The invention discloses a method for synthesizing 2 - fluoro aniline compounds of the method, the method is: shown in formula Ia aniline compound of formula Ib α and β shown aniline compound as raw materials, through coupling reaction shown [...] azobenzene compound II, then the type II shown azobenzene compound with a palladium catalyst, fluorination reagent, additive, organic solvent, in the 30 - 150 °C temperature closed agitating the fluorination reaction, [...] compound of formula III, type III compounds are shown in the reaction under the action of a reducing [...] shown IV 2 - fluoro aniline compounds; this invention synthetic 2 - fluoro aniline compounds substrate wide adaptability, mild reaction conditions, the operation is simple, fluorinated and good selectivity, [...] aniline compounds is prepared by many drug molecule is an important intermediate and starting material, wide application prospects.

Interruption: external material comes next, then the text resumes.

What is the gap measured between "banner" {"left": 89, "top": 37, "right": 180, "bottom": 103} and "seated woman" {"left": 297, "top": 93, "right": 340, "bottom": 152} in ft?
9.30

Method for producing 2,4-difluroaniline by virtue of solvent-free catalytic hydrogenation method

The invention provides a method for producing 2,4-difluroaniline by virtue of a solvent-free catalytic hydrogenation method. According to the method, 2,4-difluroaniline is prepared through catalytic hydrogenation in a high-pressure kettle by adding a catalyst and phosphate under a solvent-free condition. Compared with a solvent hydrogenation method in the past, the solvent-free hydrogenation method has the advantages that the reaction efficiency is greatly improved, the utilization rate of equipment is obviously increased, meanwhile, the energy consumption and equipment cost due to recycling of a solvent can be effectively avoided, the method is a pollution-free environment-friendly process, and the generation of a large number of wastewater and waste residues is effectively avoided. By utilizing a noble metal catalyst, namely Pt/C, the preparation is simple, the catalyst can be circularly used in the reaction, and the metal can be recycled, so that the production cost is further lowered; and by utilizing phosphate as a dehydrogenation inhibitor, the reaction conversion rate can be increased.

Amino pyrimidine compound and preparation method and application thereof

The invention relates to an amino pyrimidine compound and a preparation method and application thereof. The amino pyrimidine compound has a structure as shown in a formula I. The formula is shown in the description. The compound is an inhibitor of an epidermal growth factor receptor (EGFR) kinase. The invention further relates to a medicine composition comprising the compound, a preparation methodand application thereof in preparation of anti-tumor medicines.